Binance CEO Changpeng Zhao (CZ) took to Twitter to share his thoughts on crypto regulation moving forward.
Zhao made remarks in support of one. topic Published by the IMF’s Deputy Managing Director, Bo Li, and the Fund’s Deputy Chief of Financial Supervision and Regulation, Nobuyasu Sugimoto, regarding the need for regulation to protect the volatile crypto industry.
Zhao supports the IMF’s stance on crypto regulation.
According to Zhao, the most effective way to protect crypto users from the industry’s irregularities was to implement “globally consistent, risk-based regulation.”
In his Twitter thread, the Binance CEO questioned the efficacy of authorities issuing outright bans against crypto, claiming that such measures would only force users into the shadows, where they have little protection. Will get and will not get any support.
CZ shared several highlights from IMF blog post To which he agreed, including calling for a stronger, broader, and uniform approach to crypto regulation. He also insisted that regulators must adapt to the dynamic nature of the crypto landscape to be effective.
Binance’s CEO also agreed with the IMF that digital asset service providers should be licensed, registered, and authorized. Additionally, he was of the opinion that the authorities should clearly define the licensing and authorization criteria for digital assets and companies trading in them.
Stablecoins require special regulatory attention.
Lee and Sugimoto’s article comes at a time when the crypto sector is grappling with it. After termination of FTX And the increased scrutiny that came with it.
Both authors pay special attention to stablecoins, stating that their increasing recognition outside the crypto community and their increasing popularity as a store of value means that they may soon compromise global monetary and financial stability. have the ability
Because of their growing influence in financial circles, Lee and Sugimoto argue that stablecoins need a strict, bank-style regulatory model to govern them.
His sentiments were echoed by CZ, who said that stablecoins now had many use cases where they played a traditional financial role as a store of value and thus, needed to be better regulated. Is.
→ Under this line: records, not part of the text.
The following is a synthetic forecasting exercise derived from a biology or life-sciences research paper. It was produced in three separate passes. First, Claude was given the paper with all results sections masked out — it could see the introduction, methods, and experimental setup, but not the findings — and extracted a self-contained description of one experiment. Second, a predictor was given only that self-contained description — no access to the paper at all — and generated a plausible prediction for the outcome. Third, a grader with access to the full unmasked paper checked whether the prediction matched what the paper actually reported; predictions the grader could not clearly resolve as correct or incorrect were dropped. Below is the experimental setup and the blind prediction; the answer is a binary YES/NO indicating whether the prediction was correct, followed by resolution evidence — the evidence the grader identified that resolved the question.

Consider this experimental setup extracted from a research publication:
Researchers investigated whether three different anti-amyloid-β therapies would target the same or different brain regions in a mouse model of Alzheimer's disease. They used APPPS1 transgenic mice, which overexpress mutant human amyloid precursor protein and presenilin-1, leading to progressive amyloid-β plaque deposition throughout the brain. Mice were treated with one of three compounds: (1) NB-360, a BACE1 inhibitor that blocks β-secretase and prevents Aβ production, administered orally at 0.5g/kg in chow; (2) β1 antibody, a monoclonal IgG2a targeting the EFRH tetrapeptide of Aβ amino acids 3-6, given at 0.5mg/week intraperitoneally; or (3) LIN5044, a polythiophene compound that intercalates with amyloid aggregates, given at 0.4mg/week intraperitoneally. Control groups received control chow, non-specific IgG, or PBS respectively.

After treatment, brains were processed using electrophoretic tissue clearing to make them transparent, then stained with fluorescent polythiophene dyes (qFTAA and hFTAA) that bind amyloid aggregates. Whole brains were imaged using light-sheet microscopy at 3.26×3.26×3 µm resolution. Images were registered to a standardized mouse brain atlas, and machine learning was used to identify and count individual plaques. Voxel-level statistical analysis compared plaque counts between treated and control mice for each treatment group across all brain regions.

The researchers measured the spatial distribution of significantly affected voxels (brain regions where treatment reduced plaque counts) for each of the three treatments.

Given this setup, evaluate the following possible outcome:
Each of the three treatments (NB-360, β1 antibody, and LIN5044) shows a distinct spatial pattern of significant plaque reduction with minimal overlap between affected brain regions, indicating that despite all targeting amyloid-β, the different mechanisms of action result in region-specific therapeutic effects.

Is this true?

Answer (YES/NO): YES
Targeted bans will work better than mass bans.
Lee and Sugimoto condemned it. Sanctions were imposed against crypto. In a number of jurisdictions, particularly in sub-Saharan Africa. In their opinion, broad sanctions were overkill, and authorities might be better off with targeted sanctions, especially where regulatory capacity is available.
The authors used Japan and the United Kingdom, which have successfully restricted the use of certain crypto derivatives, and Spain and Singapore, where Crypto ads are restricted.As examples of successful policy outcomes of targeted sanctions.